Put the stretch from the line containing "From the choices" through the end of the data, both ends included, into a JSON list of strings with one string per line. Leave out blank lines.

EXTRACTED RECORDS =>
* Begin *
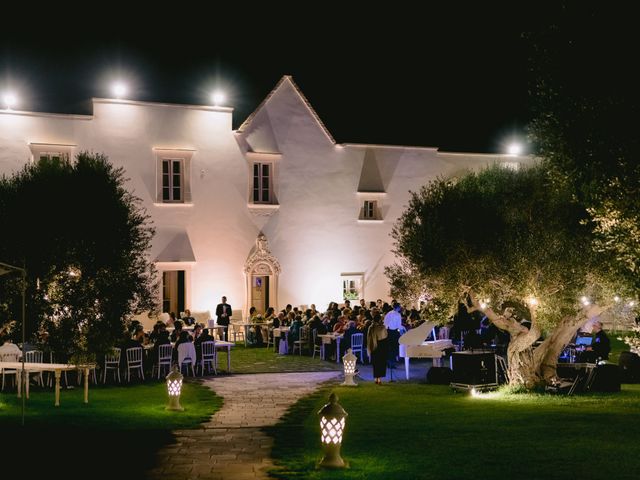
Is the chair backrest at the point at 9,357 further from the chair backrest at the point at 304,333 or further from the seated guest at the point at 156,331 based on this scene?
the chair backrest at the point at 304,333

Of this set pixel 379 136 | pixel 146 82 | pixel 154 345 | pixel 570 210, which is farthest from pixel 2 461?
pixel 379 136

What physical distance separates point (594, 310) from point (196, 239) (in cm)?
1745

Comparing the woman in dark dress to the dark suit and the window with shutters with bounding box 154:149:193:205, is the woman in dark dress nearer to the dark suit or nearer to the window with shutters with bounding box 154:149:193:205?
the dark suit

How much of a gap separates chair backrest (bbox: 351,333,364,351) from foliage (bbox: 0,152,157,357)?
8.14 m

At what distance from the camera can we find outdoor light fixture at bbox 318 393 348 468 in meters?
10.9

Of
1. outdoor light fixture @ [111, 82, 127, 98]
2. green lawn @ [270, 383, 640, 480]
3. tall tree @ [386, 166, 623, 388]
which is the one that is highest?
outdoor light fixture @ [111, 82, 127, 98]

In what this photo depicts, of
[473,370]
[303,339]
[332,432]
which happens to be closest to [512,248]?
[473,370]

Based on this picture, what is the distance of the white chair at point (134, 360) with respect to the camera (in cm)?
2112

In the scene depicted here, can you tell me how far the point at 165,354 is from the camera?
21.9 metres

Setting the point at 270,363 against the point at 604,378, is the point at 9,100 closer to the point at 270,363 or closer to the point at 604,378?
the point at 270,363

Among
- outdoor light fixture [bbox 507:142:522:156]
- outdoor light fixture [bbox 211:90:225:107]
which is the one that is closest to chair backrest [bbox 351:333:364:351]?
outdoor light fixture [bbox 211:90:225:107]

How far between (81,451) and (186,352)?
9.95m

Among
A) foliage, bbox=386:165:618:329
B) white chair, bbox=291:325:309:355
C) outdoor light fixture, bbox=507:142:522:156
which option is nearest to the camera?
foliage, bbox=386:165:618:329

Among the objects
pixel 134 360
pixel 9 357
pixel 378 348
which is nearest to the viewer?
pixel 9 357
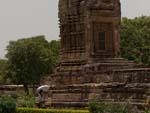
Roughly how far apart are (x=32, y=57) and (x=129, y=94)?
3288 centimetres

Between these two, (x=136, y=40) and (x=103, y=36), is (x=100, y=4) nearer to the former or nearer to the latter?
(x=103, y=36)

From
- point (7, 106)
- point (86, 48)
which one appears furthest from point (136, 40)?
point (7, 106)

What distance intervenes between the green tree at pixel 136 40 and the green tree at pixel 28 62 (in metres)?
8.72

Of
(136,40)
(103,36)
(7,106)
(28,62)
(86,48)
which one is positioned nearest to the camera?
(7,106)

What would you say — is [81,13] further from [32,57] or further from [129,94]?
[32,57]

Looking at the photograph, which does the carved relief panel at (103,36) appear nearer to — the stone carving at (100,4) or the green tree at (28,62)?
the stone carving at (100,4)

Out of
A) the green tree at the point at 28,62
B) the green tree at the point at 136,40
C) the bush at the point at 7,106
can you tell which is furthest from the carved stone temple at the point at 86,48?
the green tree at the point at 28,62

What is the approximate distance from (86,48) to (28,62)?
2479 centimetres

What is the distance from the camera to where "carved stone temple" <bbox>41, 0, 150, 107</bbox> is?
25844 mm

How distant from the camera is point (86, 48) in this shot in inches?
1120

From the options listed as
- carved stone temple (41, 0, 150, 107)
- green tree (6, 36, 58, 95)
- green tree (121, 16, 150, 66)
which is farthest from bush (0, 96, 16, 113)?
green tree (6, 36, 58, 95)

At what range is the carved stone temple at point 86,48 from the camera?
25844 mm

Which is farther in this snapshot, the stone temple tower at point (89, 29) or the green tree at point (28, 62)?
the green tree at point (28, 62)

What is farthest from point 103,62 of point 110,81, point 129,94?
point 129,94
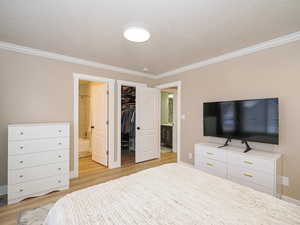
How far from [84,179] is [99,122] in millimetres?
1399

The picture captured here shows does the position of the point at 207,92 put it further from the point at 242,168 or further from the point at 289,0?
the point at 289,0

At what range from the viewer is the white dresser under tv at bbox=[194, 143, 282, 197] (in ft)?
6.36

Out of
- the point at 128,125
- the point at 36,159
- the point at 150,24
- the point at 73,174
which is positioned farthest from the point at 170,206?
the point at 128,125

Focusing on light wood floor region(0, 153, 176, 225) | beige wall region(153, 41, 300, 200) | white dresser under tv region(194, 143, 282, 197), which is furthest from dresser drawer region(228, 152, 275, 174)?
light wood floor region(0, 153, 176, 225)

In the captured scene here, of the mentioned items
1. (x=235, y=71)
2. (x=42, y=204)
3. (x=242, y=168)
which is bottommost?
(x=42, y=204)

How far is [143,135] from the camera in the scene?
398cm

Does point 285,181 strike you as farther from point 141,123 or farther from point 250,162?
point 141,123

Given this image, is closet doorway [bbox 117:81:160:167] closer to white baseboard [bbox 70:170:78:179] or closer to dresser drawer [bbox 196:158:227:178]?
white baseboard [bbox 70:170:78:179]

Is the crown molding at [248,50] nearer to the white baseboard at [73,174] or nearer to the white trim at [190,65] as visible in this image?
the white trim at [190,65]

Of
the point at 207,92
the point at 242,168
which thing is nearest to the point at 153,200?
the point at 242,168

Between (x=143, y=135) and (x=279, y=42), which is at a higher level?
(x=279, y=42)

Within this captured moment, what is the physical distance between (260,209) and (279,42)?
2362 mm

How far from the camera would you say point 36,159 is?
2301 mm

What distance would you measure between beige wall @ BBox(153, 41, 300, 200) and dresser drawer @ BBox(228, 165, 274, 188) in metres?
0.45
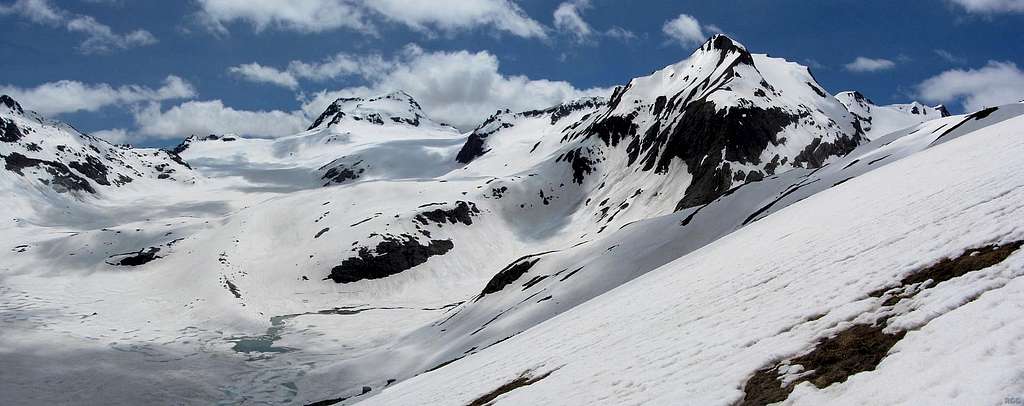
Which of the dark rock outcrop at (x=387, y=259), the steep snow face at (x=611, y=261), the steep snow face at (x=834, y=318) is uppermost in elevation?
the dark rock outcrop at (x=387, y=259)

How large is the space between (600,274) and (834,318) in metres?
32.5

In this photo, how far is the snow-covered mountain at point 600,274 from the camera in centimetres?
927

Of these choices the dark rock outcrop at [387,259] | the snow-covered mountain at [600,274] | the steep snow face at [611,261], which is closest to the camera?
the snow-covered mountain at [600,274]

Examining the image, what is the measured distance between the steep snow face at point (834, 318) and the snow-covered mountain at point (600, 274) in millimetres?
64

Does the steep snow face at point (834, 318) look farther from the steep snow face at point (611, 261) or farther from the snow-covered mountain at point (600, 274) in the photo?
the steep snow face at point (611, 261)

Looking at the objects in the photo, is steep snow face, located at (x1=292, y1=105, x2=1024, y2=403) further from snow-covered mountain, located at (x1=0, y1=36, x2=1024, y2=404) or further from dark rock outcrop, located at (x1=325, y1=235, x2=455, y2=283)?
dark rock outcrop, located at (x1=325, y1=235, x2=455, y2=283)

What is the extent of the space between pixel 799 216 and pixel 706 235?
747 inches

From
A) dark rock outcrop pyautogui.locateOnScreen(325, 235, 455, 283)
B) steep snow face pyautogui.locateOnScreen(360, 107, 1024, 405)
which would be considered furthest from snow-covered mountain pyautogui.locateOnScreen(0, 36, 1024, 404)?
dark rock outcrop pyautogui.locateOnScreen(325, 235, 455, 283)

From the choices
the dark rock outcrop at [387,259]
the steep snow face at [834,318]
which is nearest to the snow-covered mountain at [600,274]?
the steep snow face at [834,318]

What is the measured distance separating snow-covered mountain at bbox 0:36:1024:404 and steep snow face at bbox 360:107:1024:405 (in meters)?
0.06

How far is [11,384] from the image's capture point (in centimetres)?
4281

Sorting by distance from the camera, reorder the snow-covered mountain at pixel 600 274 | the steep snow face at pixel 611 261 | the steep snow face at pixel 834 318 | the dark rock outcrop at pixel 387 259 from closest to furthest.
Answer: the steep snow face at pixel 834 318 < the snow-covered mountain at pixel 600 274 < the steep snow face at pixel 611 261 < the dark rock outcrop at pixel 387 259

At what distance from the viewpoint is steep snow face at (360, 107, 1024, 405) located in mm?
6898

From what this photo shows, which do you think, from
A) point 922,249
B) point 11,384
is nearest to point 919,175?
* End *
EXPECTED ANSWER =>
[
  "From the choices",
  "the dark rock outcrop at [387,259]",
  "the steep snow face at [834,318]",
  "which is nearest to the snow-covered mountain at [600,274]?",
  "the steep snow face at [834,318]",
  "What is the measured distance separating snow-covered mountain at bbox 0:36:1024:404 and steep snow face at bbox 360:107:1024:405 (in meters)?",
  "0.06",
  "How far is [11,384] from the image's capture point (in centimetres)?",
  "4281",
  "Sorting by distance from the camera, reorder the snow-covered mountain at pixel 600 274 | the steep snow face at pixel 611 261 | the steep snow face at pixel 834 318 | the dark rock outcrop at pixel 387 259 from closest to furthest.",
  "Answer: the steep snow face at pixel 834 318 < the snow-covered mountain at pixel 600 274 < the steep snow face at pixel 611 261 < the dark rock outcrop at pixel 387 259",
  "At what distance from the viewpoint is steep snow face at (360, 107, 1024, 405) located in mm?",
  "6898",
  "From what this photo shows, which do you think, from",
  "A) point 922,249",
  "B) point 11,384",
  "is nearest to point 919,175?"
]